Extract.
Taste changes/anorexia

Patients receiving chemotherapy can experience changes in taste as well as loss of appetite. Foods that the patient is used to eating can taste very different following chemotherapy (Weinstein and Hagle [265]). It is therefore important to ensure that a nutritional assessment forms part of the patient's care plan and that strategies are adopted to maximize nutritional well‐being. Many patients complain of a bitter or metallic taste and can be advised to experiment with different flavours and spices, the aim of which is to stimulate the taste buds, making the mouth feel more comfortable (Schulmeister [224]). Plastic utensils can help reduce the metallic taste. Generally, patients find that cold food as opposed to hot is more palatable and that having meals served on glass rather than plastic helps reduce odours (Bernhardson et al. [11]).
Odours from cooking can have a negative impact upon the desire to eat; advise the patient to avoid areas where food is being prepared. Appetite stimulants can be prescribed if necessary in an attempt to maintain a healthy diet. Nutritional supplements such as protein drinks, protein powders and soft foods may be required (Schulmeister [224]).

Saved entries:
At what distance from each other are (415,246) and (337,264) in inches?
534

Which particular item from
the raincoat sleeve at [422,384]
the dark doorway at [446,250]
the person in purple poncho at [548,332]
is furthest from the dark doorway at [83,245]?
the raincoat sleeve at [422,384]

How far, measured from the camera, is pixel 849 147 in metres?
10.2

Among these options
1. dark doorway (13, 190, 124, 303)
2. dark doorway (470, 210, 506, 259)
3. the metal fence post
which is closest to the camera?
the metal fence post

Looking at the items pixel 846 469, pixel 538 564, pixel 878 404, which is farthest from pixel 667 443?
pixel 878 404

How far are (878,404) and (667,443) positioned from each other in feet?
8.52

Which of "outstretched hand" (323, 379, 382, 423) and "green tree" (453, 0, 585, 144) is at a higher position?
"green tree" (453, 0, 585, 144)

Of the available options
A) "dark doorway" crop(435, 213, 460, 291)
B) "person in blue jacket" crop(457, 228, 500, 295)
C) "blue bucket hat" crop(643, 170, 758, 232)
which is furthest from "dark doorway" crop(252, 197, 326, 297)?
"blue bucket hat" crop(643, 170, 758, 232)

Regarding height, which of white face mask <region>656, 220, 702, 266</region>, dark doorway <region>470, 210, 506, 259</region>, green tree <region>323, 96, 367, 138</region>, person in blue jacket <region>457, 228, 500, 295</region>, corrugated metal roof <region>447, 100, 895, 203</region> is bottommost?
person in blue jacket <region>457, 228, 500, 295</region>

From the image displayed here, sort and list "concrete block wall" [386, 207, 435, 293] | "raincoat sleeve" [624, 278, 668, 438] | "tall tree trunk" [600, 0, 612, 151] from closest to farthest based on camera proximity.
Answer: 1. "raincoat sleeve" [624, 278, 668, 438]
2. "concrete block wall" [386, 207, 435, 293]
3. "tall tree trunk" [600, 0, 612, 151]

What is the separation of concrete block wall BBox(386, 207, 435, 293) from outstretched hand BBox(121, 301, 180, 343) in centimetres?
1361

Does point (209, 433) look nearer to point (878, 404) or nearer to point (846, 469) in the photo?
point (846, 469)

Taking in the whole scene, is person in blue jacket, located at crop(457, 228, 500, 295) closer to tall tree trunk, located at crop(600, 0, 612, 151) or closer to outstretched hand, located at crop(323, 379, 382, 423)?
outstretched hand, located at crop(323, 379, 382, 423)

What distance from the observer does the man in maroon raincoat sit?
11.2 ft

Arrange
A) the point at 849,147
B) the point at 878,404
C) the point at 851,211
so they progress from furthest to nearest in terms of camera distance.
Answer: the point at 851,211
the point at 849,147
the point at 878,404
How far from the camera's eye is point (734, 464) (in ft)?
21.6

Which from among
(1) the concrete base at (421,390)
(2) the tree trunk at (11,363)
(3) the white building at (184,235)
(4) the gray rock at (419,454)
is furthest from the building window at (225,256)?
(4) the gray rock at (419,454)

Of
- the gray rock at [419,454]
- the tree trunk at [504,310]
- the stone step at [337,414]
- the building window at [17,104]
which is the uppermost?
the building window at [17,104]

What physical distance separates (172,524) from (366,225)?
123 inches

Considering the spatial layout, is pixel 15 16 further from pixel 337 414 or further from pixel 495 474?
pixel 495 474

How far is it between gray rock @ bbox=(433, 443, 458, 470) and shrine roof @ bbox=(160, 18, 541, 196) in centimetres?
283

What needs to be done. Reproduce part of the taste changes passage word for word, starting with the words "Odours from cooking" and stopping after "required (Schulmeister [224]).".

Exercise response.
Odours from cooking can have a negative impact upon the desire to eat; advise the patient to avoid areas where food is being prepared. Appetite stimulants can be prescribed if necessary in an attempt to maintain a healthy diet. Nutritional supplements such as protein drinks, protein powders and soft foods may be required (Schulmeister [224]).